Records drawn from a dataset:
:::::
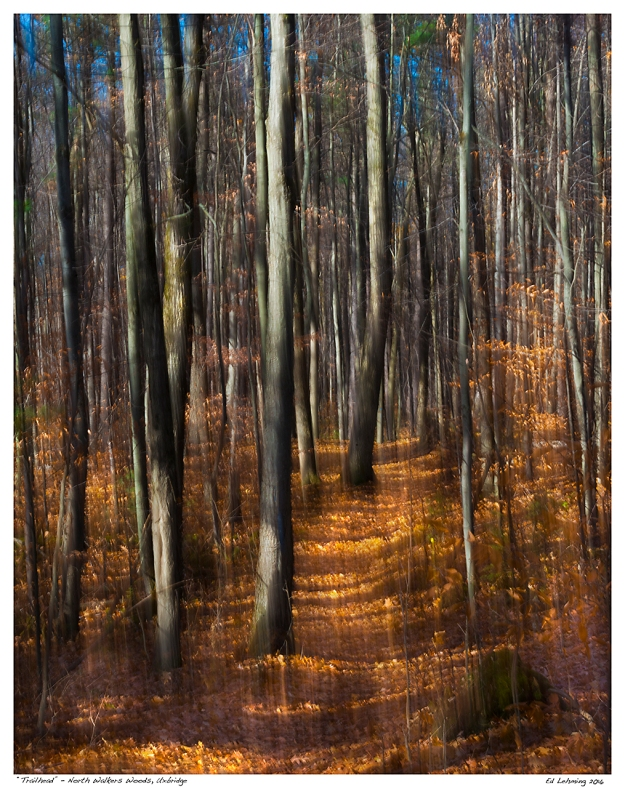 """Trailhead"" - North Walkers Woods, Uxbridge"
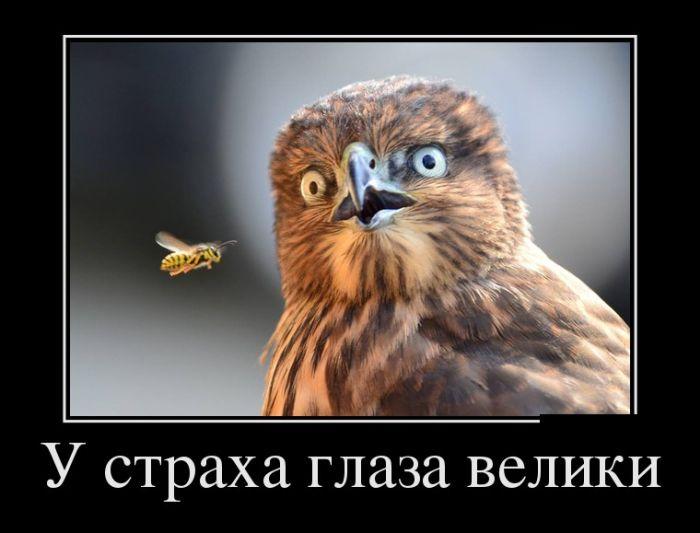 Смешные и умные демотиваторы. 480 ( 30 фото )
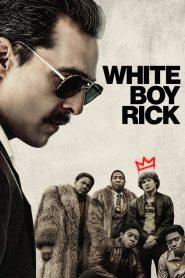 จอมทรหด (White Boy Rick)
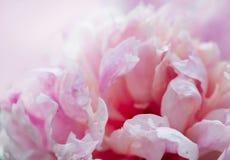 Крупный план цветков пиона Стоковое Изображение RF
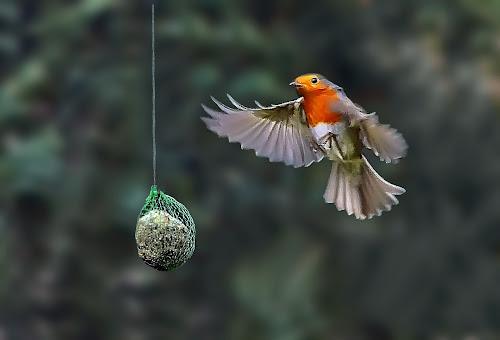 arrived at last ! by Ghislain Vancampenhoudt - Animals Birds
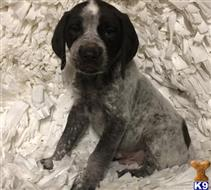 german shorthaired pointer puppy posted by nebalox1310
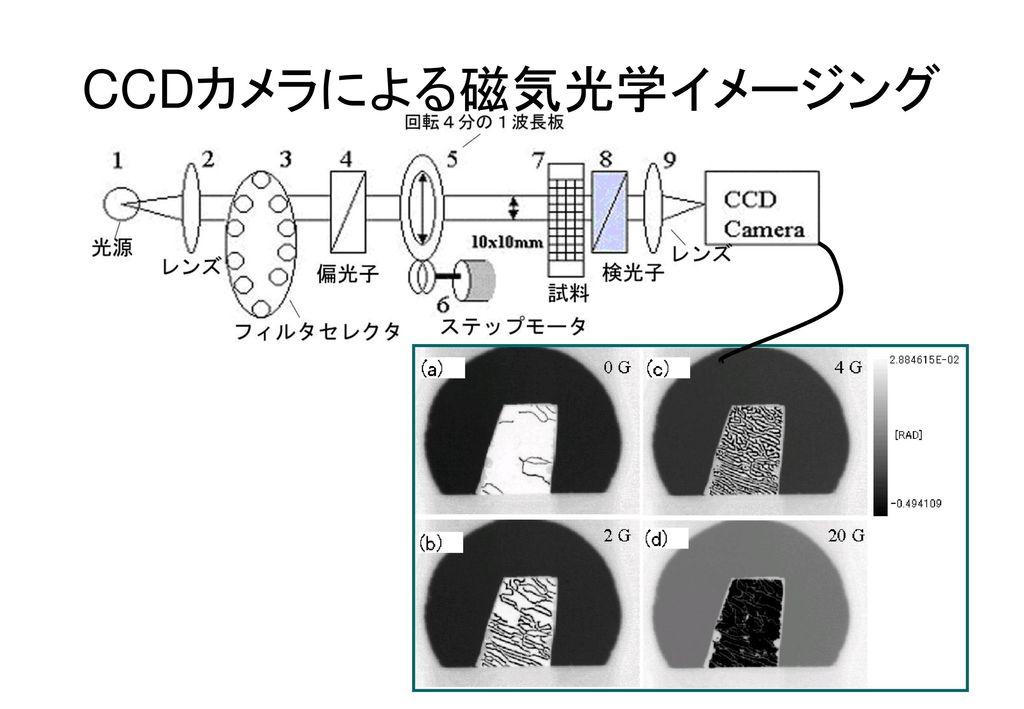 CCDカメラによる磁気光学イメージング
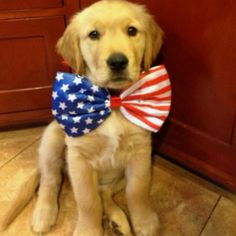 Patriotic puppy - love this~ Cute Puppies, Cute Dogs, Dogs And Puppies, I Love Dogs, Puppy Love, Baby Animals, Cute Animals, Baby Dogs, Mans Best Friend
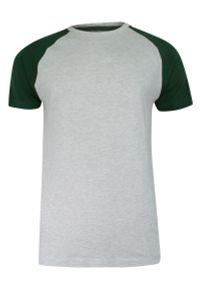 Brave Soul - T-shirt Szaro-Zielony Bawełniany, Krótki Rękaw Raglanowy, Dwukolorowy, Męski -BRAVE SOUL. Okazja: na co dzień. Kolor: zielony, wielokolorowy, szary. Materiał: bawełna, wiskoza. Długość rękawa: krótki rękaw. Długość: krótkie. Sezon: lato, wiosna. Styl: casual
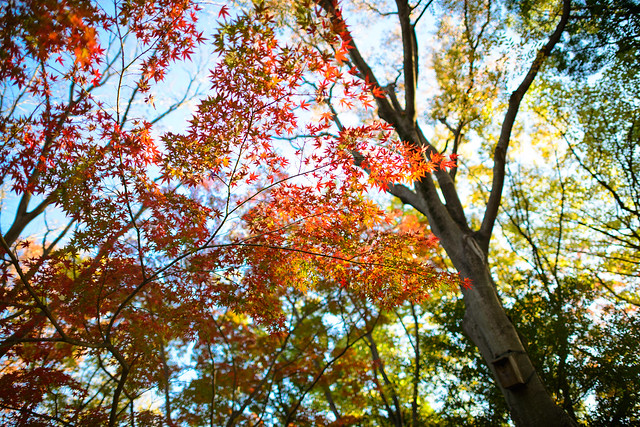 Yoyogi Autumn - Satured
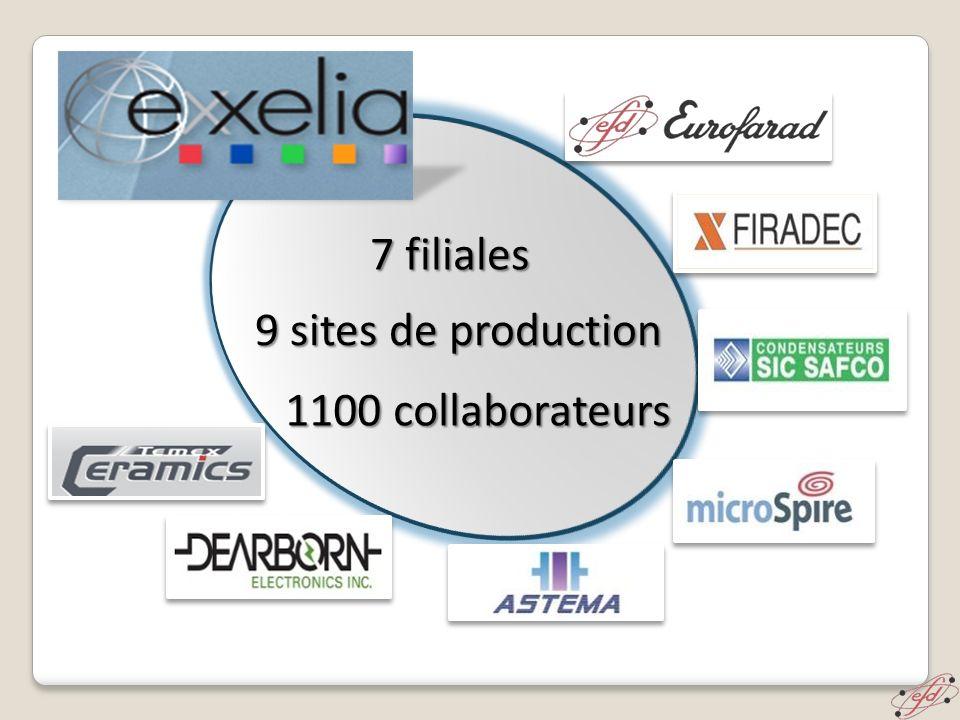 est une société Française fondée en 1965.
:::::
What you have to do →
Go through the entries above and print each one exactly, minus the pictures.

Your solution →
 """Trailhead"" - North Walkers Woods, Uxbridge"
 Смешные и умные демотиваторы. 480 ( 30 фото )
 จอมทรหด (White Boy Rick)
 Крупный план цветков пиона Стоковое Изображение RF
 arrived at last ! by Ghislain Vancampenhoudt - Animals Birds
 german shorthaired pointer puppy posted by nebalox1310
 CCDカメラによる磁気光学イメージング
 Patriotic puppy - love this~ Cute Puppies, Cute Dogs, Dogs And Puppies, I Love Dogs, Puppy Love, Baby Animals, Cute Animals, Baby Dogs, Mans Best Friend
 Brave Soul - T-shirt Szaro-Zielony Bawełniany, Krótki Rękaw Raglanowy, Dwukolorowy, Męski -BRAVE SOUL. Okazja: na co dzień. Kolor: zielony, wielokolorowy, szary. Materiał: bawełna, wiskoza. Długość rękawa: krótki rękaw. Długość: krótkie. Sezon: lato, wiosna. Styl: casual
 Yoyogi Autumn - Satured
 est une société Française fondée en 1965.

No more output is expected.